Your goal – Copy the material below word for word, starting at its beginning and ending with the line that contains "18.3 meters", and leave out the pictures.

Dataset records –
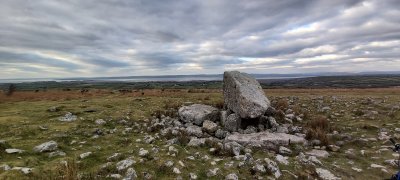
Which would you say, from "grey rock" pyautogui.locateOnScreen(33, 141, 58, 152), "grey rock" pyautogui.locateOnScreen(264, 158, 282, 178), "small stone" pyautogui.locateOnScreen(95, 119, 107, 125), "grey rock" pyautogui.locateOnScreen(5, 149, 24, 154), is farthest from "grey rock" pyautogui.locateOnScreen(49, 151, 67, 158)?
"grey rock" pyautogui.locateOnScreen(264, 158, 282, 178)

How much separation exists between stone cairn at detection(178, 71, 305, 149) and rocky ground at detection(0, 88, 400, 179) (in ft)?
0.44

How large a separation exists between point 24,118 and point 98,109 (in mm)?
5357

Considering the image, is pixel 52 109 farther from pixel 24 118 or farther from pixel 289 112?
pixel 289 112

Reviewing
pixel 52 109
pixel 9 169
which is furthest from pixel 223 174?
pixel 52 109

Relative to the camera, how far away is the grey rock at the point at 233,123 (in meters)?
17.5

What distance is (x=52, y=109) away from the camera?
2273 cm

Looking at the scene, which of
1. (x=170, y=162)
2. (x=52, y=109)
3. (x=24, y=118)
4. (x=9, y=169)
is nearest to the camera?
(x=9, y=169)

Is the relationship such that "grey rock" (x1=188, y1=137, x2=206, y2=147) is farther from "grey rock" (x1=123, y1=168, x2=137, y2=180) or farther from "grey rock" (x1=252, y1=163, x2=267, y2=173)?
"grey rock" (x1=123, y1=168, x2=137, y2=180)

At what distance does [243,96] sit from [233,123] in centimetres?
175

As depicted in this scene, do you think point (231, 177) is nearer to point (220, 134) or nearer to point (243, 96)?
point (220, 134)

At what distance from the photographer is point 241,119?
18.3 meters

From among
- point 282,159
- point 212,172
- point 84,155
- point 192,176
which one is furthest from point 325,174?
point 84,155

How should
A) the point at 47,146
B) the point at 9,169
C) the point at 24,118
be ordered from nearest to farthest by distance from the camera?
1. the point at 9,169
2. the point at 47,146
3. the point at 24,118

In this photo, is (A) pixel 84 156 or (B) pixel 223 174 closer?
(B) pixel 223 174
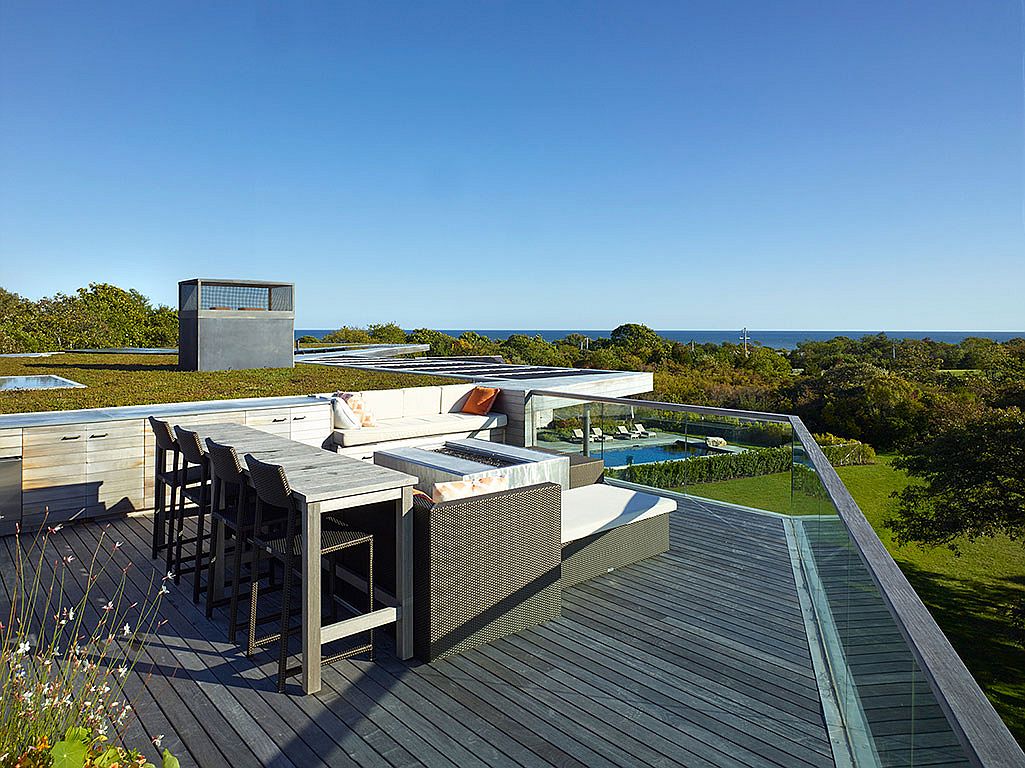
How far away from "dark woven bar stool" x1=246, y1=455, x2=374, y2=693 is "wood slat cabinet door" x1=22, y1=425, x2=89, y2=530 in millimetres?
3066

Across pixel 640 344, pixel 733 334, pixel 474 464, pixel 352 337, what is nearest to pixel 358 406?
pixel 474 464

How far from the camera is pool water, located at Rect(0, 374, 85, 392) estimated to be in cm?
727

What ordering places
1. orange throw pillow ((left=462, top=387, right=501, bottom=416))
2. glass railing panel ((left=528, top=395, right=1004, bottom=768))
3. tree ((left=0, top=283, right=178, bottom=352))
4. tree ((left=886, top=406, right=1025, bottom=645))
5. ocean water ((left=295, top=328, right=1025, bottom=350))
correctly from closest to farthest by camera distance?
glass railing panel ((left=528, top=395, right=1004, bottom=768)) → orange throw pillow ((left=462, top=387, right=501, bottom=416)) → tree ((left=886, top=406, right=1025, bottom=645)) → tree ((left=0, top=283, right=178, bottom=352)) → ocean water ((left=295, top=328, right=1025, bottom=350))

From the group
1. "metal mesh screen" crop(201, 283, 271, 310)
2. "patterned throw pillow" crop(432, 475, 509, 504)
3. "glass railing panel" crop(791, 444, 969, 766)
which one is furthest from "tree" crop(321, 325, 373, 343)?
"glass railing panel" crop(791, 444, 969, 766)

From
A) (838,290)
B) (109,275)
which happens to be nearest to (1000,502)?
(109,275)

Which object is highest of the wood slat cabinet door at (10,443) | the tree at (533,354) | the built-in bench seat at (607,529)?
the tree at (533,354)

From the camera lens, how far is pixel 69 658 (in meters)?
1.76

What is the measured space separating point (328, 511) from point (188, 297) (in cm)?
865

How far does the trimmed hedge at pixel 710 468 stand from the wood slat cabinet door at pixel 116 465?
4647mm

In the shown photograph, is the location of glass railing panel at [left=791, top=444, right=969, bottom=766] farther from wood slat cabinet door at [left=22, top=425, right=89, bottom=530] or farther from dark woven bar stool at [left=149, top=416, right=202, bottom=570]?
wood slat cabinet door at [left=22, top=425, right=89, bottom=530]

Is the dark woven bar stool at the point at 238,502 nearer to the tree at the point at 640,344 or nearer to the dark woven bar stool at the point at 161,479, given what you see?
the dark woven bar stool at the point at 161,479

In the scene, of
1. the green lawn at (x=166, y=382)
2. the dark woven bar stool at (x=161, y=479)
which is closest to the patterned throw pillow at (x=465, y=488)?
the dark woven bar stool at (x=161, y=479)

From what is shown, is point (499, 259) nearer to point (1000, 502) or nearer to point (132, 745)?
point (1000, 502)

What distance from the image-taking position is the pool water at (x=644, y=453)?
21.1 feet
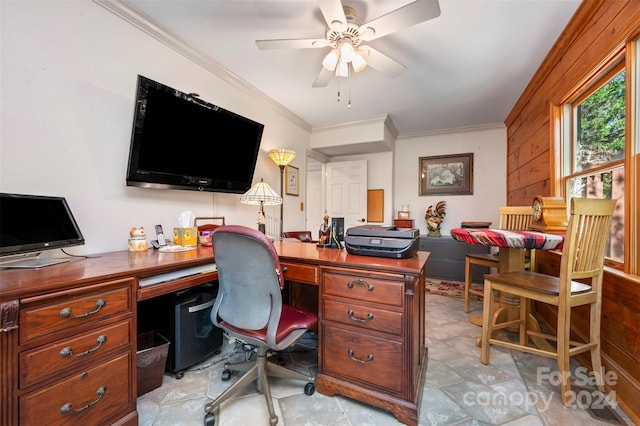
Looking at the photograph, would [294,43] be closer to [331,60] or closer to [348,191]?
[331,60]

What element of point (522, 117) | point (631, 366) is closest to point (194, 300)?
point (631, 366)

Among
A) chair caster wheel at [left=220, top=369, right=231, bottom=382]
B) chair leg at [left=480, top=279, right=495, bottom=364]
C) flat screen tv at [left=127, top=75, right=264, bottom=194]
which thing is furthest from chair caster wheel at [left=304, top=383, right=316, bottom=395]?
flat screen tv at [left=127, top=75, right=264, bottom=194]

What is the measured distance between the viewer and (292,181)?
12.3 feet

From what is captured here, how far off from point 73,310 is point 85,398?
380 mm

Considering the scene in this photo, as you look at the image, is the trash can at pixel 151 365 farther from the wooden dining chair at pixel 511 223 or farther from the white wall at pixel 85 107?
the wooden dining chair at pixel 511 223

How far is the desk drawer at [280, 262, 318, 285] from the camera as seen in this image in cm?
151

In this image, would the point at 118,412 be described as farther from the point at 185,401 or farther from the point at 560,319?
the point at 560,319

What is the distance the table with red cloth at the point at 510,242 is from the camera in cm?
152

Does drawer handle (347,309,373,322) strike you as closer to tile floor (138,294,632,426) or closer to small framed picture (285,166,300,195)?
tile floor (138,294,632,426)

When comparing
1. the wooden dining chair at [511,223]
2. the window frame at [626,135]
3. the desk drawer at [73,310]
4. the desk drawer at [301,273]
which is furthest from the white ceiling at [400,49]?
the desk drawer at [73,310]

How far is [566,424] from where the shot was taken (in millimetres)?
1280

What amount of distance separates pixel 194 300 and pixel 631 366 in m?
2.55

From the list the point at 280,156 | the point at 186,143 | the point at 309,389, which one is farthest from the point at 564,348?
the point at 280,156

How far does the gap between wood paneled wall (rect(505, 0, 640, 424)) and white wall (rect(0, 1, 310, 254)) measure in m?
2.97
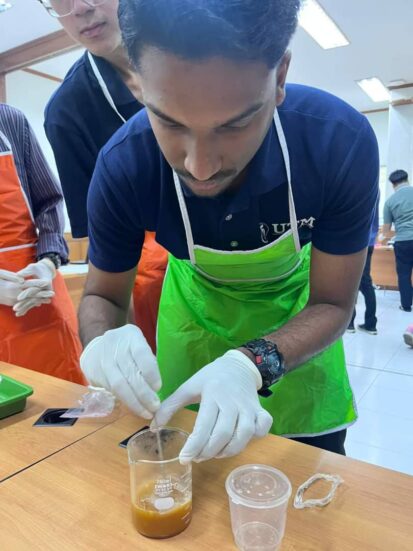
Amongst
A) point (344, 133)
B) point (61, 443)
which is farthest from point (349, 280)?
point (61, 443)

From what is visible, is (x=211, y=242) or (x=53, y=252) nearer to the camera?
(x=211, y=242)

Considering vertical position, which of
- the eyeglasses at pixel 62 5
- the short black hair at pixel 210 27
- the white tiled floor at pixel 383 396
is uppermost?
the eyeglasses at pixel 62 5

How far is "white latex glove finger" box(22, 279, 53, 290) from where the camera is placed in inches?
57.1

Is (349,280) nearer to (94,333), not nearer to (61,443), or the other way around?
(94,333)

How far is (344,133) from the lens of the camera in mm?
927

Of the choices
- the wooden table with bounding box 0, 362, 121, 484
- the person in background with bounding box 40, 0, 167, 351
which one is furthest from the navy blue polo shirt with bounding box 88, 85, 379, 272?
the person in background with bounding box 40, 0, 167, 351

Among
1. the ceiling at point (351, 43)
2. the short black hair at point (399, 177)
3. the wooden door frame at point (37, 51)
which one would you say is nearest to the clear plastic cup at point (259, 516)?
the ceiling at point (351, 43)

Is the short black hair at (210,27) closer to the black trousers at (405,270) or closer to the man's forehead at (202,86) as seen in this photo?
the man's forehead at (202,86)

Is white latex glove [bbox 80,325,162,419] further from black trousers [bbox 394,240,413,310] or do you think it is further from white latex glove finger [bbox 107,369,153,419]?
black trousers [bbox 394,240,413,310]

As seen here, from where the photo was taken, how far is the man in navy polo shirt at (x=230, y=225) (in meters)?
0.65

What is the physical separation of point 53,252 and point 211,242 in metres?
0.84

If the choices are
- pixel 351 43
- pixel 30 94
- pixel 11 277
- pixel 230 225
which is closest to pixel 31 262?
pixel 11 277

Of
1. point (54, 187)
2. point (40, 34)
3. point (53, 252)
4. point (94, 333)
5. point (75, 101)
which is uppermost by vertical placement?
point (40, 34)

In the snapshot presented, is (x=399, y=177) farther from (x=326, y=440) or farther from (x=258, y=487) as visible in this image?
(x=258, y=487)
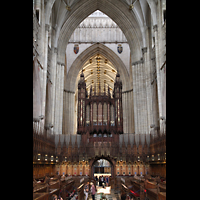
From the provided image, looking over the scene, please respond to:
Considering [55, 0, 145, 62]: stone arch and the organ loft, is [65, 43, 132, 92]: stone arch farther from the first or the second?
[55, 0, 145, 62]: stone arch

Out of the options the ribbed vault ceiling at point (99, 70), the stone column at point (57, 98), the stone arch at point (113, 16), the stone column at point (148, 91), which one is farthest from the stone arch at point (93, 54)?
the stone column at point (148, 91)

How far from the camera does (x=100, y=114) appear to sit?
Answer: 960 inches

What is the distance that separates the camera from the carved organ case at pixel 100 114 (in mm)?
23328

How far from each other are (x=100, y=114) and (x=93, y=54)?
38.2ft

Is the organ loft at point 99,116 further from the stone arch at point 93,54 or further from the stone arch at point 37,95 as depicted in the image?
the stone arch at point 37,95

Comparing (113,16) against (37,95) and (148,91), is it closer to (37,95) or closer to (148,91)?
(148,91)

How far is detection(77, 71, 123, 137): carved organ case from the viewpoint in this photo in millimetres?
23328

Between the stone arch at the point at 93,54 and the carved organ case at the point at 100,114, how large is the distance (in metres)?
5.37

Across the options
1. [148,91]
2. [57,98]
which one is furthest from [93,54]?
[148,91]
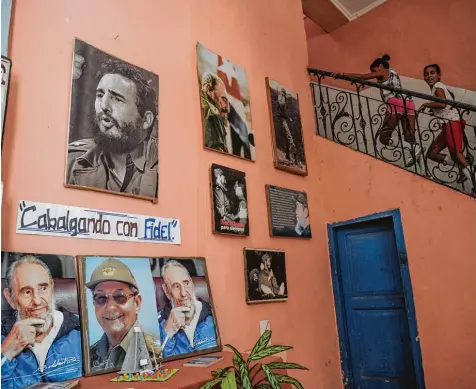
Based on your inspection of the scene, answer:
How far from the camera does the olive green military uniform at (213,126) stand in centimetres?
310

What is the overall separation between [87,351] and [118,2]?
7.44 ft

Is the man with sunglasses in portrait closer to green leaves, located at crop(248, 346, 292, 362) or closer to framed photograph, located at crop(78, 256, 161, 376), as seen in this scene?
framed photograph, located at crop(78, 256, 161, 376)

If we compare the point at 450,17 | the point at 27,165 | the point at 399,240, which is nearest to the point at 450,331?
the point at 399,240

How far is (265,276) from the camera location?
320 cm

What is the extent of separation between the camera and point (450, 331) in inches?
128

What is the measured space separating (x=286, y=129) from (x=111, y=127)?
192 cm

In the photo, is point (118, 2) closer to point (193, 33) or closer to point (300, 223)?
point (193, 33)

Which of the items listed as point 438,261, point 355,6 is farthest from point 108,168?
point 355,6

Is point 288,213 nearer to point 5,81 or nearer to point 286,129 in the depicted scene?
point 286,129

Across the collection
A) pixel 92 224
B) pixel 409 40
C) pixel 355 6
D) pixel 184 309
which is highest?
pixel 355 6

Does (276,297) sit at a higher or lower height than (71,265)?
lower

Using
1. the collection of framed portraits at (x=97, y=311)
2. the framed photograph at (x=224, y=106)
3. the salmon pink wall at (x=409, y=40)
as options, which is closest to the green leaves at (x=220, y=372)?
the collection of framed portraits at (x=97, y=311)

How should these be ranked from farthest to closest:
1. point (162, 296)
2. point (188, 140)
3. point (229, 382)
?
point (188, 140), point (162, 296), point (229, 382)

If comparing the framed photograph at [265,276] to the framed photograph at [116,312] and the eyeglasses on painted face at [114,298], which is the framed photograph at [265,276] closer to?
the framed photograph at [116,312]
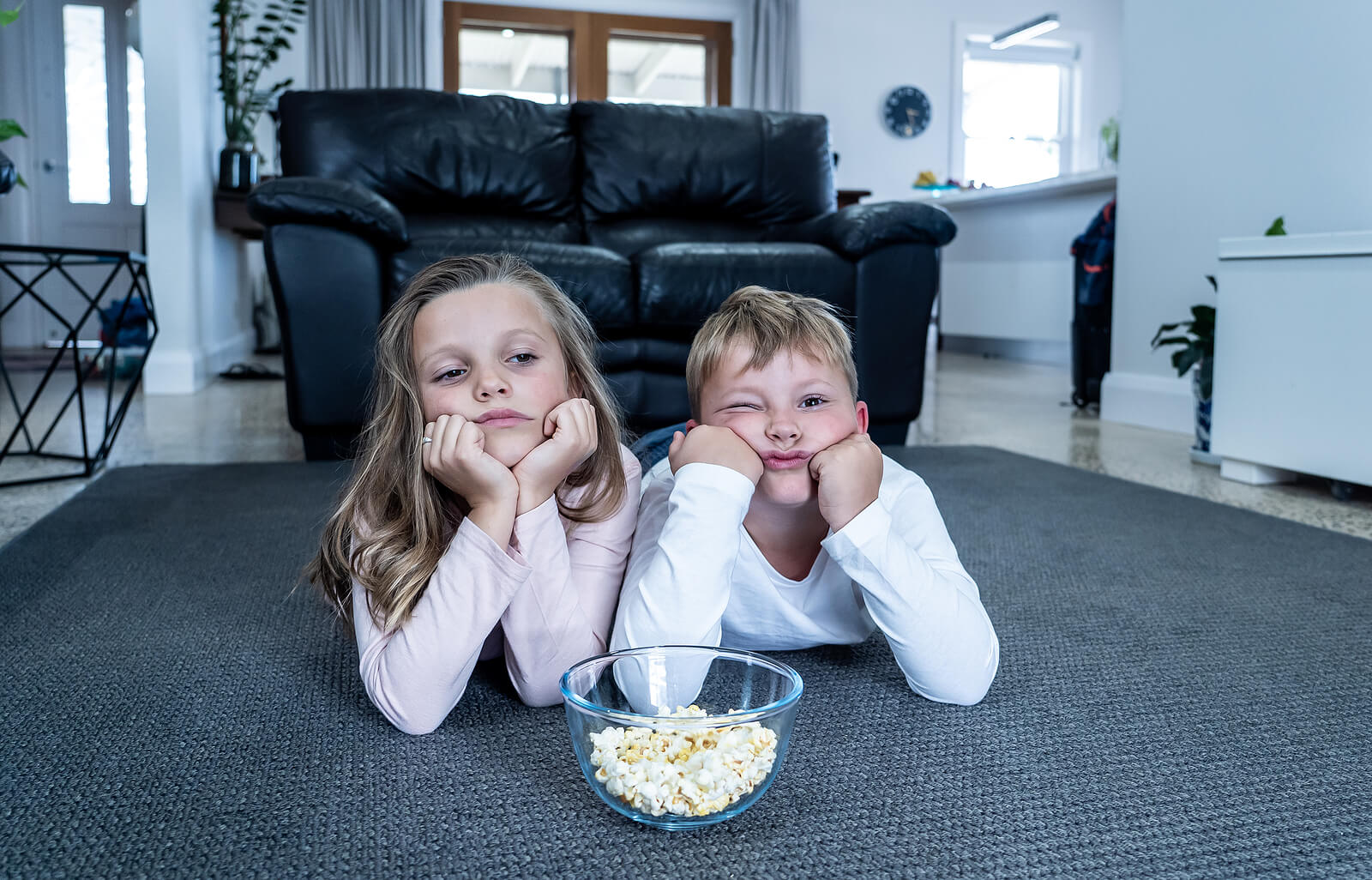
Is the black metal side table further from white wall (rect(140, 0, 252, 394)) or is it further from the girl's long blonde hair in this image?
the girl's long blonde hair

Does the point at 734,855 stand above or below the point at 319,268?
below

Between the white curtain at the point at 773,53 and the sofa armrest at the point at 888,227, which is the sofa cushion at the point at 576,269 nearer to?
the sofa armrest at the point at 888,227

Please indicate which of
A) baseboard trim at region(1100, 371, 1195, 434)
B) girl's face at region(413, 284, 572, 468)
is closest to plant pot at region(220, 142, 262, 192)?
baseboard trim at region(1100, 371, 1195, 434)

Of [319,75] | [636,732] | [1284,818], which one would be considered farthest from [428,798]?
[319,75]

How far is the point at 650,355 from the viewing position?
2428mm

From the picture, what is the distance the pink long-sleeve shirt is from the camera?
2.71 ft

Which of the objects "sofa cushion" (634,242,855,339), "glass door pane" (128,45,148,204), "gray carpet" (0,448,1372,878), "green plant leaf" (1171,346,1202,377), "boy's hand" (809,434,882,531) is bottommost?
"gray carpet" (0,448,1372,878)

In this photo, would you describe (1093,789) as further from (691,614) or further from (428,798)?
(428,798)

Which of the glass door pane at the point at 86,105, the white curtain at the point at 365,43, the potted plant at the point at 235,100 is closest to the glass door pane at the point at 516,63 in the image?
the white curtain at the point at 365,43

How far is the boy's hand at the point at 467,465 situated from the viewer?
2.70ft

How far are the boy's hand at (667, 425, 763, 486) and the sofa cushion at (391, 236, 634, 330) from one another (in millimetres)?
1389

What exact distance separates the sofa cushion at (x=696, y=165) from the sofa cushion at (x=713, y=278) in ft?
2.06

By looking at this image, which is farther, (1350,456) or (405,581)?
(1350,456)

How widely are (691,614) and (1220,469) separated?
188cm
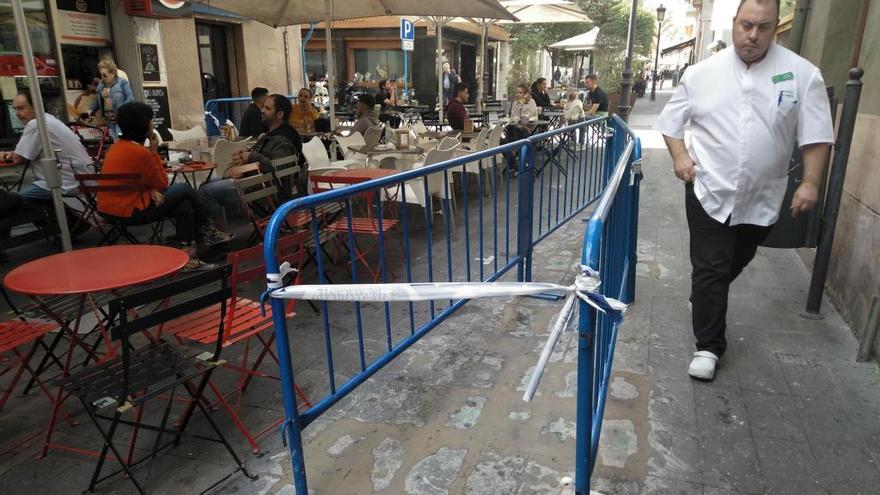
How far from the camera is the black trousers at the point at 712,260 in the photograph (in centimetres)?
330

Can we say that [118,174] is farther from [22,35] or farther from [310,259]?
[310,259]

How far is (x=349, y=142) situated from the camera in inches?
322

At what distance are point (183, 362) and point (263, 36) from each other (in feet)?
44.4

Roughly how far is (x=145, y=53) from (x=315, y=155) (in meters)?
6.01

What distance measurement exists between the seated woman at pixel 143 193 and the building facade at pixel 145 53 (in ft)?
15.6

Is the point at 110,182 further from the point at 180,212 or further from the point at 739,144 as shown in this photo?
the point at 739,144

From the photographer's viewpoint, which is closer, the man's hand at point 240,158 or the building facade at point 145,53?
the man's hand at point 240,158

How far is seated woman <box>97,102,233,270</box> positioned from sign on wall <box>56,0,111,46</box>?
19.8ft

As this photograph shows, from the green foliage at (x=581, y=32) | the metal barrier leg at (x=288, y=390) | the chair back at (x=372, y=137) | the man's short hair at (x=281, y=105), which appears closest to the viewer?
the metal barrier leg at (x=288, y=390)

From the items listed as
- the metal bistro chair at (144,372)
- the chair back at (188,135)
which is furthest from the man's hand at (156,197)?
the chair back at (188,135)

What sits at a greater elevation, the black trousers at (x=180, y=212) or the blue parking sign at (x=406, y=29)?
the blue parking sign at (x=406, y=29)

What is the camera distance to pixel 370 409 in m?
3.14

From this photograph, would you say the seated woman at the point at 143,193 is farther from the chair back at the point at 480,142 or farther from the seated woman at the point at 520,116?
the seated woman at the point at 520,116

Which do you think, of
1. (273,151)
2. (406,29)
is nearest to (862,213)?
(273,151)
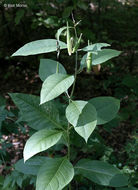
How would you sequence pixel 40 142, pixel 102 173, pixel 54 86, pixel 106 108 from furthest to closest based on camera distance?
pixel 102 173, pixel 106 108, pixel 40 142, pixel 54 86

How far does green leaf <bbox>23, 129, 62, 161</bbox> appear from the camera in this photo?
3.52 feet

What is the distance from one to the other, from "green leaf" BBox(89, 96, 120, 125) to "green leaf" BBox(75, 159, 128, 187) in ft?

Problem solution –
Which would you say, from "grey rock" pyautogui.locateOnScreen(33, 141, 58, 152), "grey rock" pyautogui.locateOnScreen(264, 158, 282, 178), "small stone" pyautogui.locateOnScreen(95, 119, 107, 125), "grey rock" pyautogui.locateOnScreen(5, 149, 24, 154), is farthest from "grey rock" pyautogui.locateOnScreen(49, 151, 67, 158)?
"grey rock" pyautogui.locateOnScreen(264, 158, 282, 178)

How much separation exists between stone cairn at detection(178, 71, 305, 149) and rocky ground at detection(0, 88, 400, 179) (in ft)?
0.44

How large a separation exists between point 24,118 and point 98,109 (in mm)?
5357

Considering the image, is pixel 52 109 farther from pixel 24 118 or farther from pixel 289 112?
pixel 289 112

Reviewing
pixel 52 109
pixel 9 169
which is furthest from pixel 223 174?
pixel 52 109

Relative to the camera, how far away is the grey rock at the point at 233,123 (in meters)?
17.5

What distance is (x=52, y=109) away from the camera?
2273 cm

Looking at the scene, which of
1. (x=170, y=162)
2. (x=52, y=109)
3. (x=24, y=118)
4. (x=9, y=169)
is nearest to the camera?
(x=9, y=169)

Is the relationship such that "grey rock" (x1=188, y1=137, x2=206, y2=147) is farther from "grey rock" (x1=123, y1=168, x2=137, y2=180) or farther from "grey rock" (x1=252, y1=163, x2=267, y2=173)?
"grey rock" (x1=123, y1=168, x2=137, y2=180)

At what distance does [243,96] sit from [233,123] in centimetres?
175

As depicted in this scene, do you think point (231, 177) is nearer to point (220, 134) or nearer to point (243, 96)?
point (220, 134)

At what distance from the photographer is point 241,119?
18.3 meters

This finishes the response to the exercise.